The Internet has profoundly reshaped everyday life and media use. Traditional self-reports reach their limits when capturing the diversity and dynamics of digital behavior. Web tracking offers a behaviorally grounded approach—especially in combination with panel surveys. At the same time, such data pose theoretical, infrastructural, ethical, and legal challenges. This workshop provides a practice-oriented introduction to preprocessing and analyzing web-tracking data, highlights typical decision points (“researcher degrees of freedom”) and best practices, and—together with participants—develops suitable research designs in Computational Communication Research. Alongside conceptual and methodological input, hands-on exercises with example datasets in R are a central focus.

Target Audience

Researchers and practitioners who use or plan to use digital behavioral data in their work (e.g., individual online exposure) and/or are interested in complex, longitudinal, and nested data structures.

Prerequisites

Confident data wrangling, linking, and transformation skills in R (tidyverse). Please bring your own laptop.

Learning Objectives

  • Deepened understanding of core concepts, methods, and challenges in working with web-tracking data
  • Critical reflection on analytic choices and decision spaces; introduction to robustness checks and multiverse analysis
  • Practical toolchain and workflows for efficient analysis in R

Format & Schedule (Outline)

  • Mix of lectures and hands-on exercises, group work, and brief project consultations
  • Day 1: Potentials & core challenges; preprocessing/filtering; initial aggregation & classification; handling skewed distributions
  • Day 2: Nesting & multilevel perspectives; robustness checks & sensitivity analyses; multiverse logic; applying methods to participants’ own ideas

Frank Mangold is a Senior Researcher at GESIS and the acting team lead of the Designed Digital Data team in the Computational Social Science Department. He pursued his doctoral studies at the University of Hohenheim.

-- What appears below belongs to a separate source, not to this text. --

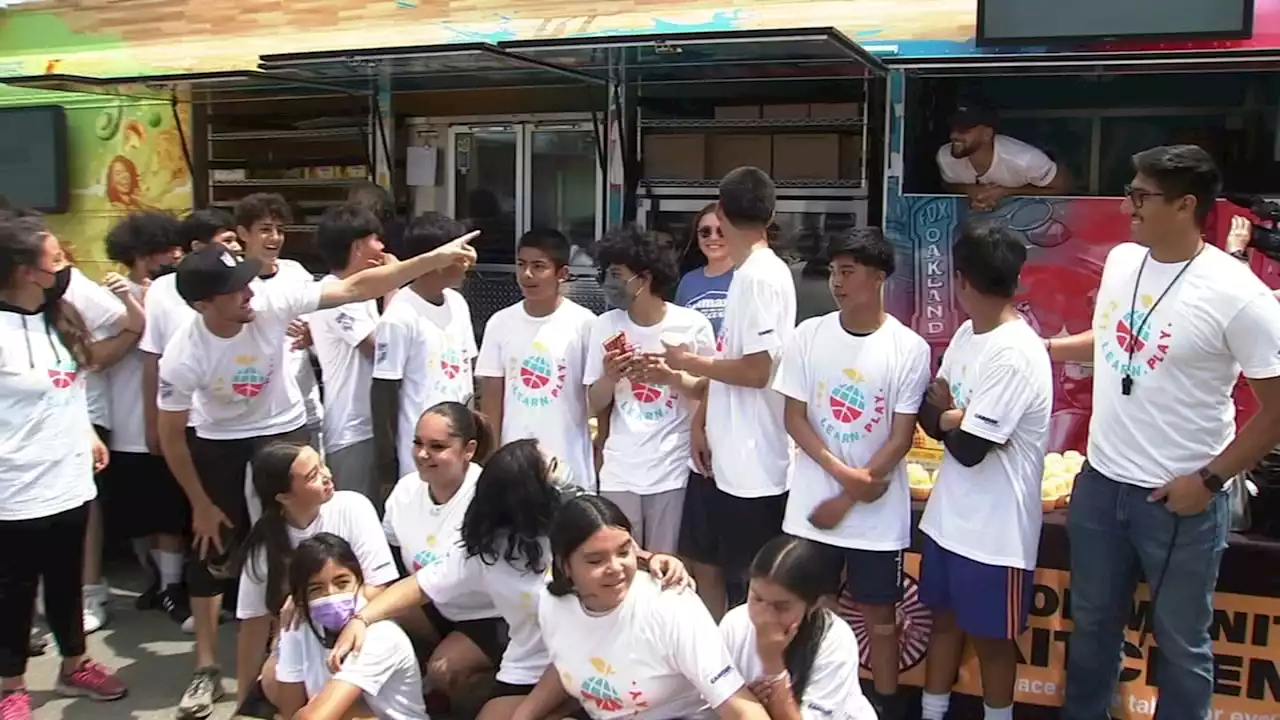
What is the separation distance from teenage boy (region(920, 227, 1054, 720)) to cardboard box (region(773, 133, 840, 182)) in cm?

His research interests involve digital media environments, digital behavioral data - especially linked web tracking and survey data - as well as statistical modeling (e.g., multilevel modeling, structural equation modeling, item response theory). More specifically, Frank's work focuses on audience structures and news media repertoires, media behaviors and media-related dispositions, opinion leadership and communication networks, among other topics. Frank’s research has been published in a variety of national and international peer-reviewed journals, including Journal of Communication, American Political Science Review, Proceedings of the National Academy of Sciences (PNAS), New Media & Society, and Communication Methods & Measures.